Questions: Valency-Changing Operations

5 questions to test your understanding

Score: 0 / 5
Question 1 Multiple Choice

In Turkish, an intransitive verb meaning 'the ice melted' becomes 'she melted the ice' by adding a causativization suffix. What has changed about the verb's argument structure?

AThe Theme argument (ice) was replaced by an Agent (she), leaving the total valency unchanged
BAn external Causer (she) was added while the original Theme (ice) was preserved, increasing valency by one
CThe event changed from spontaneous melting to a different event of controlled heating
DThe verb acquired passive morphology, which demoted the original subject to an oblique
Question 2 Multiple Choice

Passivizing 'The thief broke the window' yields 'The window was broken by the thief.' What happens to the Agent argument?

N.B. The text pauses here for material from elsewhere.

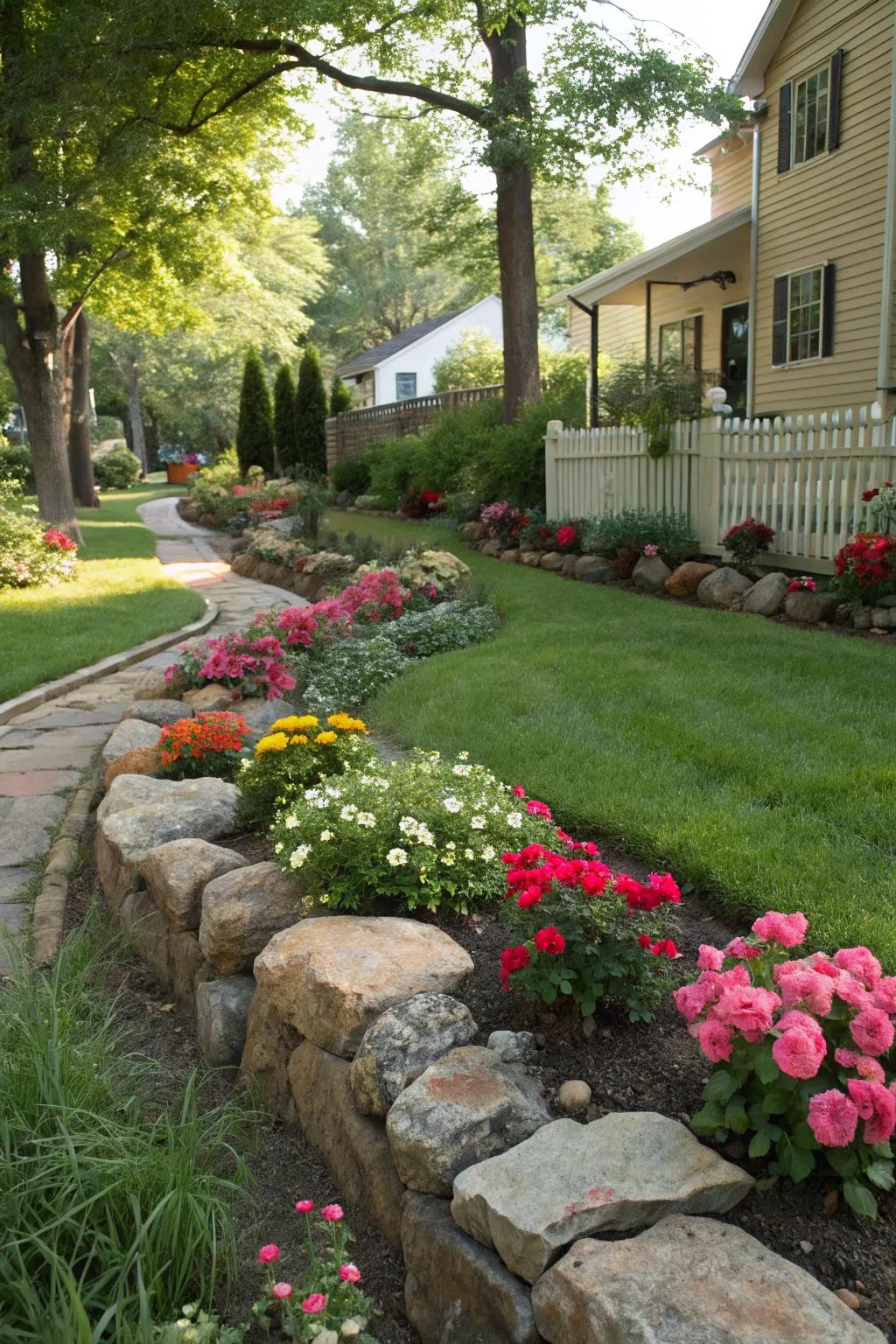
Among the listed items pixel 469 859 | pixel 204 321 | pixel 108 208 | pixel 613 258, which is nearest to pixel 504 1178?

AThe Agent is eliminated from the sentence's meaning — in the passive, there is no agent
BThe Agent is promoted to an additional grammatical object alongside the Theme
CThe Agent is demoted from obligatory subject to an optional oblique (the by-phrase), which can be suppressed entirely
DThe Agent and Theme swap positions with no change in their semantic or grammatical prominence
Question 3 True / False

A valency-changing operation can produce a sentence describing the same event as the base sentence but with a different number of grammatical arguments.

TTrue
FFalse
Question 4 True / False

When a sentence is passivized, the event being described changes — the passive describes an event in which no agent caused the action.

TTrue
FFalse
Question 5 Short Answer

Explain the two-layer architecture of argument structure and how valency-changing operations work within it.